General Motors is reputedly considering putting some of its eight brands up for sale. The story in the Denver Post references Buick, Saturn, Saab and Hummer as brands with falling sales being considered for spin offs. The proposed sale of Hummer is public, and if insiders are correct that the sale of another brand is contemplated, Saab makes the most sense to sell.
Chrysler has three brands (Dodge, Chrysler and Jeep), while Ford has four (Ford, Mercury, Lincoln, and Volvo), but the sales gap between General Motors and its competitors is shrinking.
The proposed GM sales echo Ford's recent sale of Land Rover and Jaguar to India's Tata Motors, and Chrysler's separation from Daimler. Ford continues to try to sell Volvo. Indeed, one combination that would seem sensible would be to acquire Volvo from Ford and Saab from General Motors, and then to merge the two companies which have similar, but not entirely overlapping market niches. A non-U.S. purchaser would seem to make the most sense, given the weakness of the dollar, although one might imagine the private equity owners of Chrysler trying to buy Hummer from General Motors to integrate into its Jeep brand itself a civilianized military brand.
Saab, itself previously a stand alone company, and Hummer, which is also a recent brand and is based upon General Motors' military division, are less integrated with the other brands, have brand identities distinct from the General Motors brand, and serve niche markets that wouldn't deprive the remaining brands of sales. But neither of these two brands are a large share of the total vehicle production of the company, so they may not impact the bottom line much. Their sales are each on the order of 10% of those of Saturn, and have been hit hard by declining car sales. Selling now might only capture a fire sale price, but to a buyer who believes that gas prices might fall for a while, and that the economy may eventually turn around, the gamble might be worth it.

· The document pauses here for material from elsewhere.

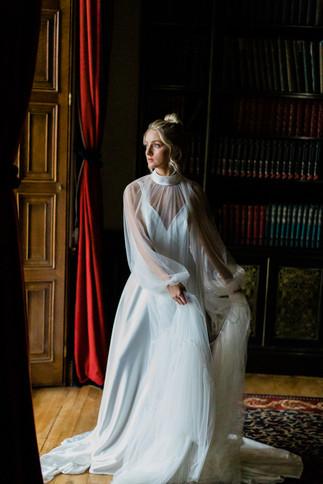 Amy Rose wearing Lihi Hod
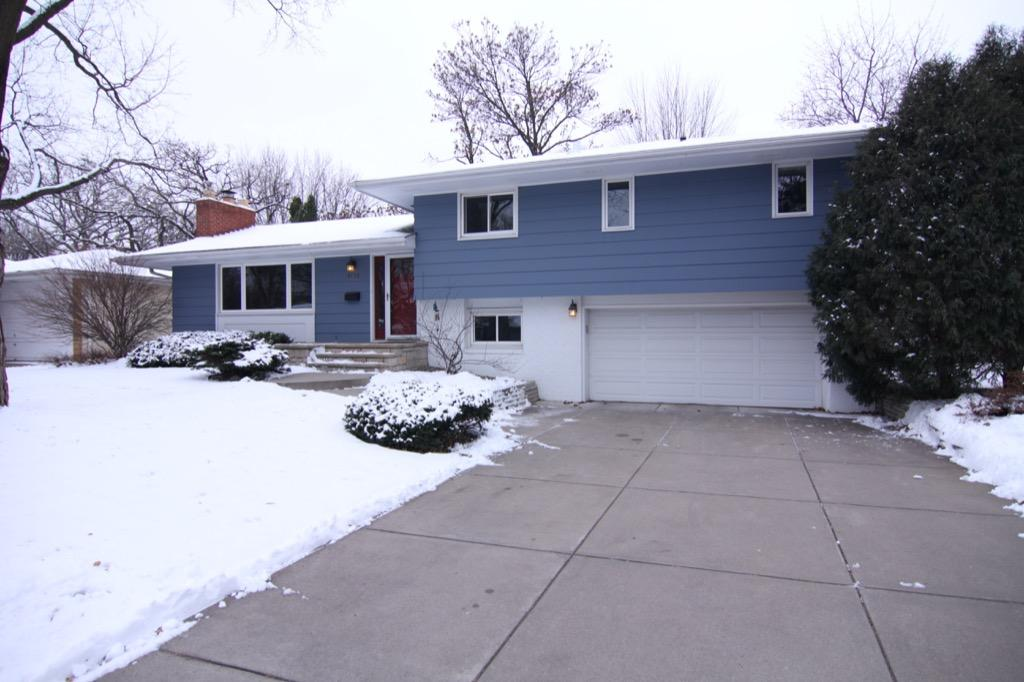 6132 Ewing Ave S-100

Buick, because it is so integrated from a design perspective with other General Motors brands doesn't make sense to sell to a third party. If a change is made, Buick seems more likely to follow in the steps of Oldsmobile and be eliminated. It has the most dated and indistinct brand image of the remaining General Motors brands.
Saturn may be barely distinct enough and have enough brand identity to be sold, but why would General Motors spin off a brand that competes directly with its Buick and Chevy divisions? For that matter, why does General Motors have Chevy, Buick and Saturn all competing more or less directly with each other? Given its disappointing sales (down 19% from a year ago), reduced seniority in the company, and competition with existing brands, it could be on the chopping block as well.
Chevy, Pontiac, Cadillac and GMC appear to be secure, despite the fact that rising fuel costs are eating into GMC sales and despite the fact that Cadillac has been trounced by foreign models in the luxury market.
With General Motors at risk of losing $6 billion this year, it needs to change something. It has more brands than other major automakers, but rapidly declining sales, and has made fewer steps towards reform than either Ford or Chrysler. GM is purportedly considering introducing a minicar called the Chevy Beat, which would get 40 mpg and be smaller than everything on the road but a Smart Car, a plug in electric called the Chevy Volt on a limited issue trial basis, and a small fuel efficient pickup based upon one of its Latin American models, but these changes seem like too little too late to save the company. GM currently seems like the most likely of the Big Three automobile companies to go bankrupt, conclusions corroborated by its low share prices and junk bond rating.
Indeed, GM might need a bankruptcy to make it economically viable by allowing it to shed pension and health care obligations to retirees that add $1,000 per vehicle to the price of their cars, and by allowing its to trim compensation payments to current hourly employees who now receive a $60 an hour plus total compensation package (including taxes and benefits as well as ordinary pay) -- perhaps not to the $20 an hour that company officials and some industry analysts have suggested is necessary, but likely quite a bit less than current payrolls. A bankruptcy also might be necessary is GM is to have any hope of shutting down some of its brands without catastrophic transition costs. Brand sales out of bankruptcy, free of legacy liabilities, likewise might be attractive to prospective acquiring companies.
Chrysler and Ford both have smaller legacy costs than GM relative to current sales, more equity relative to their sales, and less of a need to shut down or sell brands. These two companies do have pay scales similar to GM, but wage cuts in the wake of a GM bankruptcy could give Chrysler and Ford leverage to follow suit without filing for bankruptcy, in exchange for the carrot of preserving employee pensions and retiree health benefits that might be eliminated at General Motors.